Sylvie Germain (born 1954 Châteauroux, Indre) is a French author.
During her childhood, with her three brothers and sisters, she moved from city to city, depending on the assignments her sub-prefect father received.
In 1976 she received her master's degree in Philosophy from the Sorbonne, Paris, and in 1978 went on to complete a MA in philosophy and aesthetics at Université de Paris X - Nanterre, where she completed a doctorate in philosophy in 1981. During those years she studied with a teacher she admires, Emmanuel Levinas, and her work focused on the notion of asceticism in Christian mysticism.
While employed by the Ministry of Culture in Paris, where she remained between 1981 and 1986, she produced her first novel, Le Livre des Nuits (The Book of Nights) in 1985. It won six French Literary Prizes. The reception of the book established her as a significant new author.
From Paris she moved to Prague, Czechoslovakia, where, from 1987 to 1993, she taught philosophy at the French School, and continued to write.

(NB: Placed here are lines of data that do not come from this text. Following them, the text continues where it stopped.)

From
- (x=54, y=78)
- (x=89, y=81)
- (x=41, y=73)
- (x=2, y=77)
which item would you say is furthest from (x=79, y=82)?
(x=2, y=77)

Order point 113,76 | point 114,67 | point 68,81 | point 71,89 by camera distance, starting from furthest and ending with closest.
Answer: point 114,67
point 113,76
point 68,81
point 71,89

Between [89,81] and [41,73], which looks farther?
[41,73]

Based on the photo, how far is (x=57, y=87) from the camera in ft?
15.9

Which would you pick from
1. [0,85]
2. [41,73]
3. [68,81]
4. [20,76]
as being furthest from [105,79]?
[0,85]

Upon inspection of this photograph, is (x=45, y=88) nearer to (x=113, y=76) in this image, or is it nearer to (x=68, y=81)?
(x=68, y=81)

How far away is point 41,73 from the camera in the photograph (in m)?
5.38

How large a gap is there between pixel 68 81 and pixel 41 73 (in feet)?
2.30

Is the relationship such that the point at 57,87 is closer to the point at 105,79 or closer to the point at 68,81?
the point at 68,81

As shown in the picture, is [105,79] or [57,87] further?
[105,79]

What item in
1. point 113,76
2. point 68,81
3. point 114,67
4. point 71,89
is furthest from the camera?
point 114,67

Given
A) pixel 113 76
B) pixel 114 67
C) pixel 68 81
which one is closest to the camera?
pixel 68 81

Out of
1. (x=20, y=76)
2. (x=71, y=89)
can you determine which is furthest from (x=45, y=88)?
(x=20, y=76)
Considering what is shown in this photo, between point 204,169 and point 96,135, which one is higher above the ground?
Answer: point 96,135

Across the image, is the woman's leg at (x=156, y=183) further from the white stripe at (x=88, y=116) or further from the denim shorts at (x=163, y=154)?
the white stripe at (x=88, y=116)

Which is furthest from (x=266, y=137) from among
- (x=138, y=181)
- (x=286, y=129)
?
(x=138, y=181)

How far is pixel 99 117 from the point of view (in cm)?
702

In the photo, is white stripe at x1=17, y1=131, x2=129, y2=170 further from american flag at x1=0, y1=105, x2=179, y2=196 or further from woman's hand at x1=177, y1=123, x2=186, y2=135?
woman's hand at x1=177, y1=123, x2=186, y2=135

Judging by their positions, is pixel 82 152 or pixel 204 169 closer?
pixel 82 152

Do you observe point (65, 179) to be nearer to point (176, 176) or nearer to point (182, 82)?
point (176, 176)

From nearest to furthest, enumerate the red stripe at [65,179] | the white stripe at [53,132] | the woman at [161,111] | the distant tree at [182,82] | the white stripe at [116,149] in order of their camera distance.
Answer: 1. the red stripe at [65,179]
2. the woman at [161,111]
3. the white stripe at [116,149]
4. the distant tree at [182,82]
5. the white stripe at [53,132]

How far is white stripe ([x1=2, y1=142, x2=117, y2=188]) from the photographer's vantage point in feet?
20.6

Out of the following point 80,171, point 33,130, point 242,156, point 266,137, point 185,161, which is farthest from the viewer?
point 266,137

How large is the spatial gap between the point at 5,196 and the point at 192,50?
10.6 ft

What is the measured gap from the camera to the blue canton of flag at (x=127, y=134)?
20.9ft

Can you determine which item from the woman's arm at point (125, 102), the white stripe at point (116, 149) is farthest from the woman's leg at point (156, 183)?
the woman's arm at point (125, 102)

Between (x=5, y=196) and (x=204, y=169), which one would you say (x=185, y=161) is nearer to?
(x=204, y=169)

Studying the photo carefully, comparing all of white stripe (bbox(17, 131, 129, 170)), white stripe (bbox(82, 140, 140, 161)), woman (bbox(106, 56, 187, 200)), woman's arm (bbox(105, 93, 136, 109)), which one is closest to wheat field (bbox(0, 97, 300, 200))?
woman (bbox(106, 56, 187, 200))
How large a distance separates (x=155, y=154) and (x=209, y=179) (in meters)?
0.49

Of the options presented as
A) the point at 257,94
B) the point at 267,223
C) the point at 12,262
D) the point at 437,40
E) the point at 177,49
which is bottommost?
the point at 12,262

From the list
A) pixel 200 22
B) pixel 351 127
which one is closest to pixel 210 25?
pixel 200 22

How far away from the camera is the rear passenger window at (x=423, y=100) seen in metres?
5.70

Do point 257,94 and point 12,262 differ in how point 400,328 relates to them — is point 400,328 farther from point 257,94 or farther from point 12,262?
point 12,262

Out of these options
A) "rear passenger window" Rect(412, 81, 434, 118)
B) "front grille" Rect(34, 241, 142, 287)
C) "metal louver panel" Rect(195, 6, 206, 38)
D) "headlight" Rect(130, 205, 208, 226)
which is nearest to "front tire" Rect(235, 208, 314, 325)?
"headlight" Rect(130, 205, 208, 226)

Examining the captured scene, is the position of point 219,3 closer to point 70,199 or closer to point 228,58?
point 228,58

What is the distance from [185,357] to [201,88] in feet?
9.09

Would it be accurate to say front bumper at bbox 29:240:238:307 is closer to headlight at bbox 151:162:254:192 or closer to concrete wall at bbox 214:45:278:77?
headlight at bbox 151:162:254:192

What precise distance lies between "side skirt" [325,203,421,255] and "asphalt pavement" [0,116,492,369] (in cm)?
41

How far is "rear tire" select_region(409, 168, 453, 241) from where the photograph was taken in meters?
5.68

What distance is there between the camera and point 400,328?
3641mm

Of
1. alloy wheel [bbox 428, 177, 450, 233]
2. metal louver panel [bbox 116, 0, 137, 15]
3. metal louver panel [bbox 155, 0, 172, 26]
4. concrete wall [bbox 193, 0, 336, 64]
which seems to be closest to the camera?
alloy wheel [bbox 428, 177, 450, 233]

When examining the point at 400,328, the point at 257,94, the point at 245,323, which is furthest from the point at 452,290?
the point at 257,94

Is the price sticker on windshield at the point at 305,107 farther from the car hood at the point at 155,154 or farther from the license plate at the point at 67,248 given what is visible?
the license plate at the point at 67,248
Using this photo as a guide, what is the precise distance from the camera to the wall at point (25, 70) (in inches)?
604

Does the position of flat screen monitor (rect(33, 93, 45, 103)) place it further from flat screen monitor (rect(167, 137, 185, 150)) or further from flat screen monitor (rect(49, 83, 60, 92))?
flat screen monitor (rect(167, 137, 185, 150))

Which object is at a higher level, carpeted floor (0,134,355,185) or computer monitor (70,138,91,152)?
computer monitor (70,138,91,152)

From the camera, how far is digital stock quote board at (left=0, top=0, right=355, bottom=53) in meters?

In 1993, Sylvie Germain returned to France. She then lived between Paris and La Rochelle. But Prague continued to inspire her, a theme especially apparent in the novel Immensités, as well as the cultural life of Czech Republic more generally, as reflected in her meditation on the life and work of Bohuslav Reynek. Since 1994 she has been involved only in literary activities.
In 1999, Sylvie Germain produced a biography focusing on the life of Etty Hillesum, the young Dutch Jewish woman who died at Auschwitz in November 1943, leaving behind a journal. Germain explored her spiritual life and, a year later, she published several books in various genres: a travelogue, a spiritual text and a photo album.
In addition to novels, she has published essays on other artists (Vermeer: Patience et songe de lumière, 1993, for example), spiritual meditations (Les Echos du Silence) and a children's book (L'Encre du Poulpe). Most of her novels have been translated into English.